Alfv\'en waves and ideal two-dimensional Galerkin truncated magnetohydrodynamics

TL;DR

This paper numerically studies two-dimensional ideal Euler and MHD flows with finite modes, revealing energy spectra behaviors, absence of dissipative ranges, and effects of magnetic fields on small-scale formation and thermalization.

Contribution

It provides new insights into the dynamics of 2D ideal Euler and MHD flows with high-resolution simulations, highlighting spectral properties and thermalization processes.

Findings

Energy spectra follow a $k^{-3/2}$ scaling at intermediate scales.

No dissipative range observed in 2D Euler or MHD flows.

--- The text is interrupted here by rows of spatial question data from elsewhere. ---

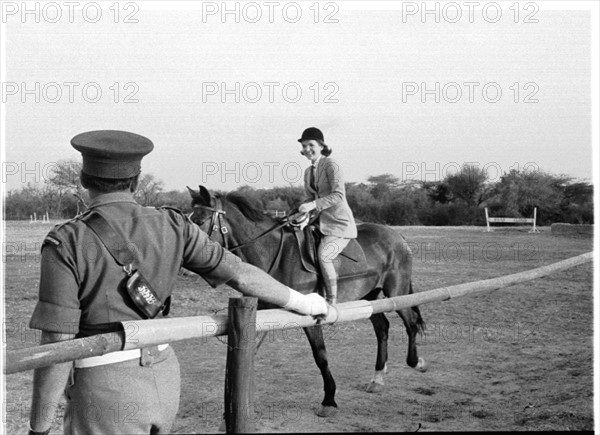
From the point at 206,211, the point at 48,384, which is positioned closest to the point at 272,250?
the point at 206,211

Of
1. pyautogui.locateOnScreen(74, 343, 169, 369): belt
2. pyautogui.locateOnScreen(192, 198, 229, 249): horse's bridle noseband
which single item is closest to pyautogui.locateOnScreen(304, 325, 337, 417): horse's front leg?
pyautogui.locateOnScreen(192, 198, 229, 249): horse's bridle noseband

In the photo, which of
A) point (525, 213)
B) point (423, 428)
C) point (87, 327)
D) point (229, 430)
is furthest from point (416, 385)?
point (525, 213)

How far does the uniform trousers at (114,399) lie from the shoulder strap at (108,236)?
0.28 metres

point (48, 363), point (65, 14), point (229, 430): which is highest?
point (65, 14)

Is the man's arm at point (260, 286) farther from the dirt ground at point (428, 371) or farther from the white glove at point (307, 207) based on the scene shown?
the white glove at point (307, 207)

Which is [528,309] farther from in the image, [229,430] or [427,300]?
[229,430]

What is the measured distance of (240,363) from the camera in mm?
1827

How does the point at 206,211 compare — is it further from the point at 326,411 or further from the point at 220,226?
the point at 326,411

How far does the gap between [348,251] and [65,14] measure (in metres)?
3.33

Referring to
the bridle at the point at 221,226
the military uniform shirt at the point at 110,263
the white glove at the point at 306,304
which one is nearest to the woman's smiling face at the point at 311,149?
the bridle at the point at 221,226

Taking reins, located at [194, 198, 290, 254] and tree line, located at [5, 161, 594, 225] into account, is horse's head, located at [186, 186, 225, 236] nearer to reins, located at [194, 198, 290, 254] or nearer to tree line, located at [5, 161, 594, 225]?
reins, located at [194, 198, 290, 254]

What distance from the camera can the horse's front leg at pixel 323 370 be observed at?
4520 millimetres

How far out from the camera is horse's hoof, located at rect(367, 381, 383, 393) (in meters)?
5.08

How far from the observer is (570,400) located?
4.92 m
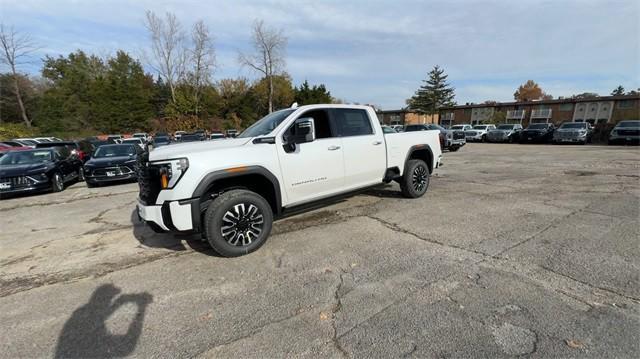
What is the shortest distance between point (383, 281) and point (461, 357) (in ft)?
3.63

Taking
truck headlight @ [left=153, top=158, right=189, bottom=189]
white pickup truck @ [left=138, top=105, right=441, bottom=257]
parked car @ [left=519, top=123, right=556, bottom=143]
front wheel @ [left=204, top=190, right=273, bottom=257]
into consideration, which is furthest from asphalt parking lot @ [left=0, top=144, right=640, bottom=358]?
parked car @ [left=519, top=123, right=556, bottom=143]

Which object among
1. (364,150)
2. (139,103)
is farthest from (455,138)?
(139,103)

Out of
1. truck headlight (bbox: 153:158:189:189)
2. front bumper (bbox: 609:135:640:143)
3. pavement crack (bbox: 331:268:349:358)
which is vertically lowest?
front bumper (bbox: 609:135:640:143)

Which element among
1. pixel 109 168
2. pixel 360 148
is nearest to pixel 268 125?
pixel 360 148

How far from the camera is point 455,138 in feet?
64.7

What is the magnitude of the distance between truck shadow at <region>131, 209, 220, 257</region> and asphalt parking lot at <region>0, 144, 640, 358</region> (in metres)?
0.03

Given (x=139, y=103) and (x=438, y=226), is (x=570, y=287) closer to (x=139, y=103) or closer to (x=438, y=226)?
(x=438, y=226)

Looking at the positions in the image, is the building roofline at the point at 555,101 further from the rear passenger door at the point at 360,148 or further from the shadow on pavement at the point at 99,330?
the shadow on pavement at the point at 99,330

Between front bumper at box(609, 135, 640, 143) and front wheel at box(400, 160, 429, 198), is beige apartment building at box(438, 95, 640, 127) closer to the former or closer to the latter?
front bumper at box(609, 135, 640, 143)

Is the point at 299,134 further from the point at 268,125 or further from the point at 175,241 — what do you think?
the point at 175,241

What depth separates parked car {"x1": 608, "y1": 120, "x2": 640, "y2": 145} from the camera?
67.2ft

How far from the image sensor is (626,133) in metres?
21.0

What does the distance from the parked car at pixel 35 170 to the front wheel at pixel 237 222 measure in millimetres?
8587

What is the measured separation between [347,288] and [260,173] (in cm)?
182
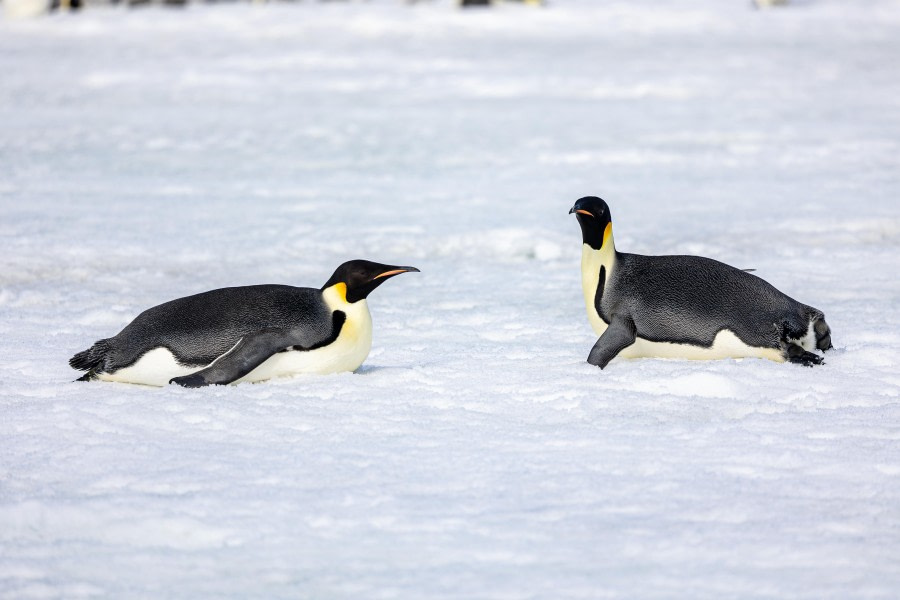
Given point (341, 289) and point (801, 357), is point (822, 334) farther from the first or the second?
point (341, 289)

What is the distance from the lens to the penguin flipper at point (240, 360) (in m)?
3.60

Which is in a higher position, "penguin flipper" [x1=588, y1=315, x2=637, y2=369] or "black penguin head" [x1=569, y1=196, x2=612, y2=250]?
"black penguin head" [x1=569, y1=196, x2=612, y2=250]

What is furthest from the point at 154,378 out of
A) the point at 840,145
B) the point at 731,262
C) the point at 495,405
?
the point at 840,145

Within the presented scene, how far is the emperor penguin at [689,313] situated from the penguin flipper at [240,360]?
3.45ft

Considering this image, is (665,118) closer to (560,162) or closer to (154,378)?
(560,162)

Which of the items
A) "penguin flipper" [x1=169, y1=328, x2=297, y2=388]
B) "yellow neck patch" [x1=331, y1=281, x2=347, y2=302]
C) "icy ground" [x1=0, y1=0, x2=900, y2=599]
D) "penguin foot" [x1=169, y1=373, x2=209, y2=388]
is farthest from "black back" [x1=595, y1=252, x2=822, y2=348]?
"penguin foot" [x1=169, y1=373, x2=209, y2=388]

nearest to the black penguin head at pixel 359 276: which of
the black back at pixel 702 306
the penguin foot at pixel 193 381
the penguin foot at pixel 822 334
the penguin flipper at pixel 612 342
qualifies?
the penguin foot at pixel 193 381

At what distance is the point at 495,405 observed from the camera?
356 centimetres

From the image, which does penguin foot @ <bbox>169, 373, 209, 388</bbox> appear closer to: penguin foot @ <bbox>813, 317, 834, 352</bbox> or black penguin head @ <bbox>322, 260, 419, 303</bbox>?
black penguin head @ <bbox>322, 260, 419, 303</bbox>

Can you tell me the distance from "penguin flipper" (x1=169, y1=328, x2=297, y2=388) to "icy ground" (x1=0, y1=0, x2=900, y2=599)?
0.05 metres

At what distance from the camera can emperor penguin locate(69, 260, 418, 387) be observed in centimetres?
364

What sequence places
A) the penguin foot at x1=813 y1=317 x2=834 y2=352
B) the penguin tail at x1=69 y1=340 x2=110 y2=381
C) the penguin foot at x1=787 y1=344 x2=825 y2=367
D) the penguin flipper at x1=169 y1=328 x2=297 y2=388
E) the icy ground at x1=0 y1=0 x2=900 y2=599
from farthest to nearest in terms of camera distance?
the penguin foot at x1=813 y1=317 x2=834 y2=352 → the penguin foot at x1=787 y1=344 x2=825 y2=367 → the penguin tail at x1=69 y1=340 x2=110 y2=381 → the penguin flipper at x1=169 y1=328 x2=297 y2=388 → the icy ground at x1=0 y1=0 x2=900 y2=599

Magnetic fields slow down small-scale formation and thermalization.

Abstract

We investigate numerically the dynamics of two-dimensional Euler and ideal magnetohydrodynamics (MHD) flows in systems with a finite number of modes, up to $4096^2$, for which several quadratic invariants are preserved by the truncation and the statistical equilibria are known. Initial conditions are the Orszag-Tang vortex with a neutral X-point centered on a stagnation point of the velocity field in the large scales. In MHD, we observe that the total energy spectra at intermediate times and intermediate scales correspond to the interactions of eddies and waves, $E_T(k)\sim k^{-3/2}$. Moreover, no dissipative range is visible neither for Euler nor for MHD in two dimensions; in the former case, this may be linked to the existence of a vanishing turbulent viscosity whereas in MHD, the numerical resolution employed may be insufficient. When imposing a uniform magnetic field to the flow, we observe a lack of saturation of the formation of small scales together with a significant slowing-down of their equilibration, with however a cut-off independent partial thermalization being reached at intermediate scales.